_Required work_.
- 1) In the passage on Storck's cannabis advocacy, give the text from "Knowing that cannabis" to "passed in 1982." again, switching "lobbying" to "campaigning".
- 2) Using the passage on Storck's cannabis advocacy, mark each statement yes or no and quote the words that decide it: (a) Storck's eye pressure readings before October 3, 1972, were elevated. (b) The Wisconsin medical cannabis bill that Storck lobbied for passed in 1992. (c) Storck received the Peter McWilliams award by himself.

Storck, now 57, had previously found that smoking cannabis eased eye pain and helped him see better. However, until his eye exam on Oct. 3, 1972, he had not been able to document that cannabis was effective in lowering his intraocular pressures. Storck's prior readings were all highly elevated, but that day, approximately an hour and a half after medicating, they were between 12-14, a reading considered normal.
Knowing that cannabis could save his sight, Storck launched a lifetime of efforts that included working with fellow glaucoma patient Robert Randall, the first federal medical marijuana patient, in applying for federal medical marijuana supplies in the late 1970s and lobbying for a Wisconsin medical cannabis bill that passed in 1982.
Beginning in the late 1990s, Storck began helping to guide efforts for Wisconsin medical cannabis bills including the Jacki Rickert Medical Marijuana Act (JRMMA), through the group Is My Medicine Legal YET? (IMMLY -
IMMLY.org), which he co-founded along with JRMMA namesake Rickert. In April 2005, Storck and Rickert were recipients of the Peter McWilliams award for "outstanding achievement in advocating the cause of medical marijuana" by the National Organization for the Reform of Marijuana Laws' (NORML) in San Francisco, CA at their annual conference.
Storck has also used cannabis for chronic pain and to help manage a serious heart condition along with other medical issues for many years.

_Data listing_.

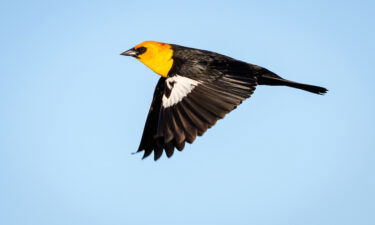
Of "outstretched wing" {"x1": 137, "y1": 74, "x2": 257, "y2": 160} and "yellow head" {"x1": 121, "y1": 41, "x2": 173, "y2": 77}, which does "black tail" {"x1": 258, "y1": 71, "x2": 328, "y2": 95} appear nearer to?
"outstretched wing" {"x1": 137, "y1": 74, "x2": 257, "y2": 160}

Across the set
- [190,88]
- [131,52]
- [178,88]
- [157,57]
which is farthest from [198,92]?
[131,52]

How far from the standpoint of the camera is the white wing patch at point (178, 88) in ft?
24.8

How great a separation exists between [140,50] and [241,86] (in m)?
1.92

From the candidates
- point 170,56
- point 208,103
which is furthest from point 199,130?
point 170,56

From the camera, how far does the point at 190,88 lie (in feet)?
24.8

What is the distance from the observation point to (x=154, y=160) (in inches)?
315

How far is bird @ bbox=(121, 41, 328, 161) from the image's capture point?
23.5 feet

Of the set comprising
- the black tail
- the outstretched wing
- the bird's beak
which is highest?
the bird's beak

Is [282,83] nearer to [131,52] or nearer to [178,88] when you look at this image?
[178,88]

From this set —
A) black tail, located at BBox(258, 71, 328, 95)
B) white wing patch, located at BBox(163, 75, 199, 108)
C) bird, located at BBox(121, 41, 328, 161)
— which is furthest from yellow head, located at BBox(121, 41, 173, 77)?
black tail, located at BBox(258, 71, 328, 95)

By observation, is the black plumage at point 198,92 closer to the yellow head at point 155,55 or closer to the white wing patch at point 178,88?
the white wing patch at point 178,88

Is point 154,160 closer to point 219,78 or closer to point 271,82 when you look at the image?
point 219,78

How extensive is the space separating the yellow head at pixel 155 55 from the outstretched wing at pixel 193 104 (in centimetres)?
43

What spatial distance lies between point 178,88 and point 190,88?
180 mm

--

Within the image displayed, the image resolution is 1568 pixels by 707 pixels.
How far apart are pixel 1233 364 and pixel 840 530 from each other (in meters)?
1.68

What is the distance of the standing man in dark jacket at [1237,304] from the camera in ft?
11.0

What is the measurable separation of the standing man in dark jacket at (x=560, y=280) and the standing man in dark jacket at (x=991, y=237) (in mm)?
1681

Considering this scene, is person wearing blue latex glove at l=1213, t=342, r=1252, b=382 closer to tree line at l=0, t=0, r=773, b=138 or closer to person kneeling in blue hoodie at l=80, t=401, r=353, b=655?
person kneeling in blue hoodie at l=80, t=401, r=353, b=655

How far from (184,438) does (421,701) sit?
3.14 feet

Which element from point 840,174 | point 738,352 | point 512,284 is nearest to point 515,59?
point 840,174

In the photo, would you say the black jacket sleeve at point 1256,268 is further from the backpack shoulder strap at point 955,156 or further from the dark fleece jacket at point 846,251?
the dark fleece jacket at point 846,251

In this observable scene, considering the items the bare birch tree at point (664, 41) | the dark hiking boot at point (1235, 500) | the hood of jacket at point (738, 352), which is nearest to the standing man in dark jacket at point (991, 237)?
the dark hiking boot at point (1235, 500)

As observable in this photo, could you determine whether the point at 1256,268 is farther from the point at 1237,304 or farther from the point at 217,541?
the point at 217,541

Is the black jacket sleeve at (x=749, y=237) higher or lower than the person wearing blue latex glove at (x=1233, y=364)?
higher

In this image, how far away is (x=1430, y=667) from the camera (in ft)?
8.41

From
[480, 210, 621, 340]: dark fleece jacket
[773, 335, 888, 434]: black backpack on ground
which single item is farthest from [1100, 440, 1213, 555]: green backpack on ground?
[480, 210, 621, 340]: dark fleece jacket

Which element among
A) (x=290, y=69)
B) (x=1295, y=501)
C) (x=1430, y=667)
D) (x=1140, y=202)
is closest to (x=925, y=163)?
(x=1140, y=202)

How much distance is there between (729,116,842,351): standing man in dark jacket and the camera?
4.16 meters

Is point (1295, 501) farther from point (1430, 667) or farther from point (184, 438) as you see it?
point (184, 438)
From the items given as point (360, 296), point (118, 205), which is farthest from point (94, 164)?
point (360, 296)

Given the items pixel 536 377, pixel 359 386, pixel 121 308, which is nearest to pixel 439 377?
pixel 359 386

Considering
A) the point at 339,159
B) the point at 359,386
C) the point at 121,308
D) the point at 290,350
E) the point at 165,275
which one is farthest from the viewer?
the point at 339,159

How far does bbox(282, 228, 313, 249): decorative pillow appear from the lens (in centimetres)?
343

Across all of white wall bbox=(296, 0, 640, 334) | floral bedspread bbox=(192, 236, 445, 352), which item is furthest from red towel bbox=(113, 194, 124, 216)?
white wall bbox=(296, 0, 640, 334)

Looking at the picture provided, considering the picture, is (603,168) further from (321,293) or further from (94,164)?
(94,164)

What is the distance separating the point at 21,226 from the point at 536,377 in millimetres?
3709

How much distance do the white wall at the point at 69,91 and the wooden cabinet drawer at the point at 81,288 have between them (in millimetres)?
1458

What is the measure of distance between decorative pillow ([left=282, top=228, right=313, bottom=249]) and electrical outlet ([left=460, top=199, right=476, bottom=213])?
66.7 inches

--

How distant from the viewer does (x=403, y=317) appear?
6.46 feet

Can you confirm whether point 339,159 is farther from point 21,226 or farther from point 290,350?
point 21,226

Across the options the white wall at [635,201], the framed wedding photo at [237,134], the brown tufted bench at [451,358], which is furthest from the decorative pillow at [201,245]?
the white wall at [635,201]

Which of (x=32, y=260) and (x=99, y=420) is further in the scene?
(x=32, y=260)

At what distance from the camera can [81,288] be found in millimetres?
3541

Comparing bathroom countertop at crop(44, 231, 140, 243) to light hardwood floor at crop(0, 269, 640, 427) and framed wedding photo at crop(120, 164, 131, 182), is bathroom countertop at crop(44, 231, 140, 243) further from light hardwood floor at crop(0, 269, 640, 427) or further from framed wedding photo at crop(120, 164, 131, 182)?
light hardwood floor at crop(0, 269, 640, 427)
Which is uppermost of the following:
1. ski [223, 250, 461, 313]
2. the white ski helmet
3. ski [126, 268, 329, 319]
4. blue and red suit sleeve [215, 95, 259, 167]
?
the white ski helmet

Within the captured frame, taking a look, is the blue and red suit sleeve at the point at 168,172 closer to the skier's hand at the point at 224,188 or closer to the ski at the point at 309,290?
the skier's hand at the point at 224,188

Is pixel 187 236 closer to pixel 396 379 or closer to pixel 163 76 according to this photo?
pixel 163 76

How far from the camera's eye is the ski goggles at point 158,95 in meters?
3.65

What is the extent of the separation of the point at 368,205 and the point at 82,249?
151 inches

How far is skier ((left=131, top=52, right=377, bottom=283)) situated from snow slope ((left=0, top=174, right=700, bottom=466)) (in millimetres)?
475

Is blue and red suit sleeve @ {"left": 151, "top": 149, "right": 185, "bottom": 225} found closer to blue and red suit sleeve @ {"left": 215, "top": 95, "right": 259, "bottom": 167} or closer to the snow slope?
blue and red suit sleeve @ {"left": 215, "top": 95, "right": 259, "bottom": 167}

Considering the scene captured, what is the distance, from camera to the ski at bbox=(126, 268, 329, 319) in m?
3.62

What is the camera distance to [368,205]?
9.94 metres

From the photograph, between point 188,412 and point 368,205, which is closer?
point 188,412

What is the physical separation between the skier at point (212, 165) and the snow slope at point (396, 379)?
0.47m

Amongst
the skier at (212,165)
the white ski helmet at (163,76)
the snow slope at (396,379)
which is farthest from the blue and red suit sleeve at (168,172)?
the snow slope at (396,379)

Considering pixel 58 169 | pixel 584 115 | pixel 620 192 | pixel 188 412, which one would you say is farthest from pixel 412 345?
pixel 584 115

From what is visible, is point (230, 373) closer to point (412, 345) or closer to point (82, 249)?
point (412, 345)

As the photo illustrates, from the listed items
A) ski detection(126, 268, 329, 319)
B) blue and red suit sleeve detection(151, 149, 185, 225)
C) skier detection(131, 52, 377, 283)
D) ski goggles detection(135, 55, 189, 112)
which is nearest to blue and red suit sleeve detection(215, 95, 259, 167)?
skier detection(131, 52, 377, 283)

_Problem solutions_.
- 1)
Knowing that cannabis could save his sight, Storck launched a lifetime of efforts that included working with fellow glaucoma patient Robert Randall, the first federal medical marijuana patient, in applying for federal medical marijuana supplies in the late 1970s and campaigning for a Wisconsin medical cannabis bill that passed in 1982.

- 2)
(a) Yes: "Storck's prior readings were all highly elevated"
(b) No: "a Wisconsin medical cannabis bill that passed in 1982"
(c) No: "Storck and Rickert were recipients of the Peter McWilliams award"